La startup argentina Nideport logró captar más de US$ 7 millones de inversión de fondos internacionales vinculados al ecosistema tecnológico y climático, con un modelo que combina restauración forestal, créditos de carbono y desarrollo de tecnología aplicada al monitoreo ambiental.
La empresa fue fundada por Juan Núñez y Tomás Gutiérrez, quienes comenzaron el proyecto con el objetivo de encontrar un modelo económicamente sostenible para la recuperación de bosques degradados. La respuesta apareció en el mercado de créditos de carbono, un sistema mediante el cual empresas compensan emisiones financiando proyectos certificados de captura de CO₂.
Restauración ambiental y tecnología
El primer desarrollo de la compañía fue “Vida Nativa”, un proyecto ubicado en Misiones sobre la Selva Paranaense, donde intervienen más de 22 mil hectáreas degradadas por décadas de explotación forestal.
Según datos de la empresa, el proyecto permitió remover y almacenar más de 1,2 millones de toneladas de dióxido de carbono, además de generar impacto en comunidades locales e indígenas y reducir significativamente los incendios forestales.
La iniciativa obtuvo certificaciones internacionales bajo estándares Verra VCS y CCB Gold Level, lo que posicionó a sus créditos de carbono entre los de mayor valor dentro del mercado voluntario global.
Inteligencia artificial, drones y monitoreo en tiempo real
Mientras desarrollaban el proyecto ambiental, los fundadores también crearon una plataforma tecnológica propia para monitorear el territorio.

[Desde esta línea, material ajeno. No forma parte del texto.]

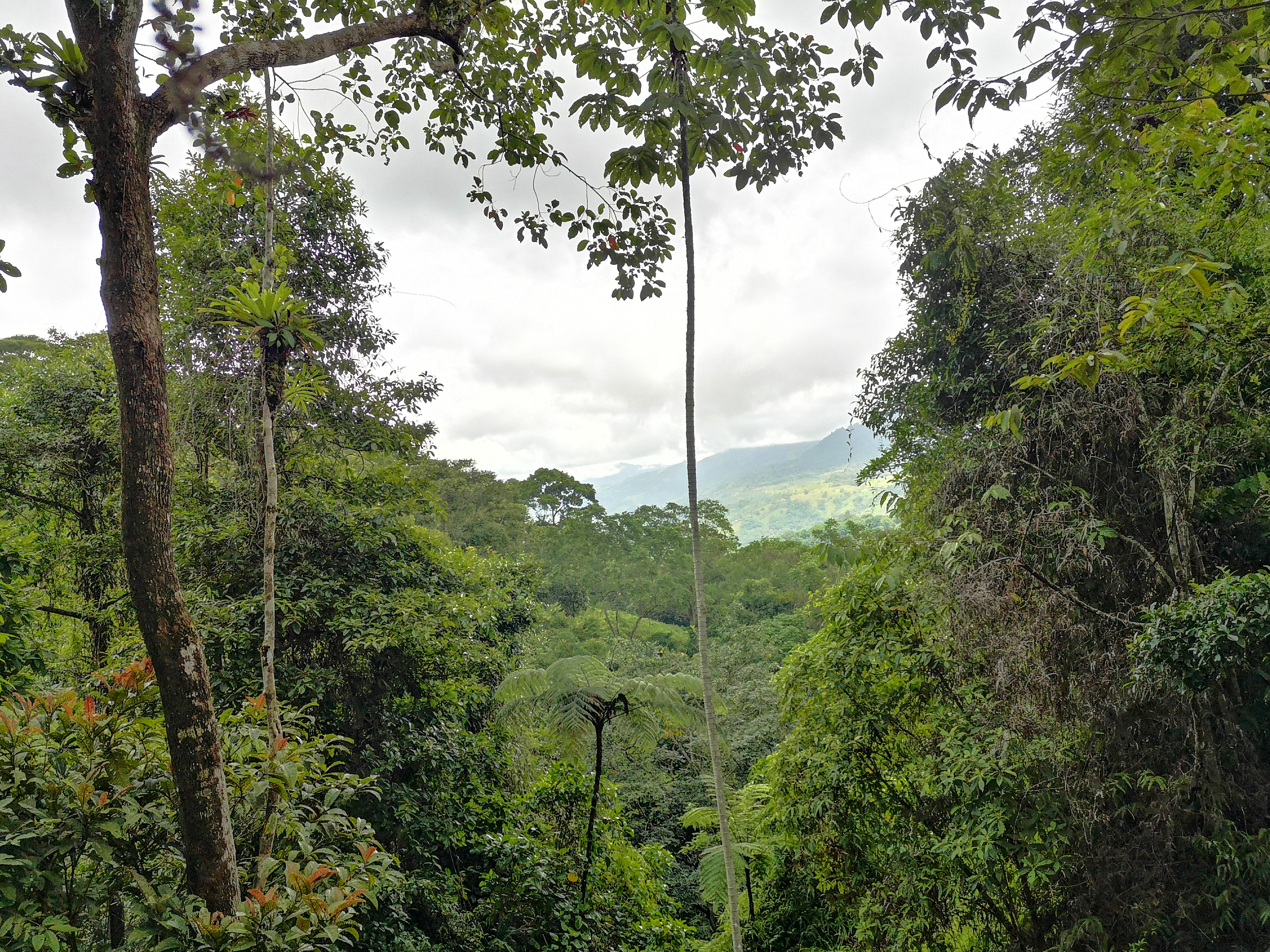 Lot with a creek on part of the property, La Alfombra, Perez Zeledon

El sistema integra inteligencia artificial, sensores IoT, drones autónomos e imágenes satelitales.
La herramienta permite detectar incendios, intrusiones y caza furtiva en tiempo real, además de generar modelos tridimensionales del bosque mediante fotogrametría. Esa capacidad tecnológica es clave para garantizar trazabilidad y respaldar las certificaciones ambientales obtenidas por la empresa.

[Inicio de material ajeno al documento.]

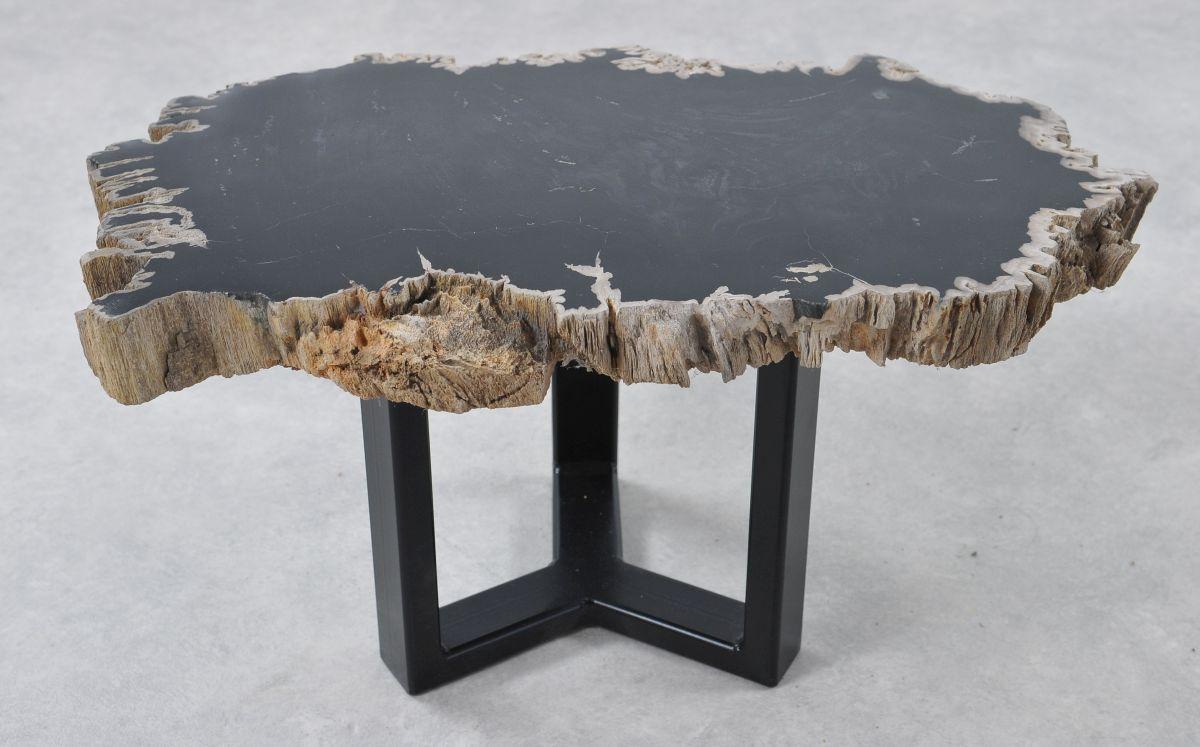 Table basse bois pétrifié 36193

Actualmente, la startup analiza expandir esta tecnología a gobiernos provinciales, parques nacionales y grandes propietarios privados, incorporando un segundo modelo de negocio vinculado a soluciones tecnológicas para gestión ambiental.
Escalabilidad y nuevos proyectos
Nideport proyecta ampliar su alcance en los próximos años mediante nuevos desarrollos forestales y el lanzamiento de un fondo de inversión propio orientado a proyectos climáticos.
La empresa apunta a incorporar nuevas hectáreas restauradas y continuar escalando su modelo de negocios, en un contexto donde las tecnologías climáticas y los mercados vinculados a sostenibilidad ganan protagonismo a nivel global.
El caso de Nideport refleja una tendencia creciente dentro del ecosistema tecnológico: startups que combinan inteligencia artificial, monitoreo ambiental y modelos financieros innovadores para abordar desafíos vinculados al cambio climático y la conservación de recursos naturales.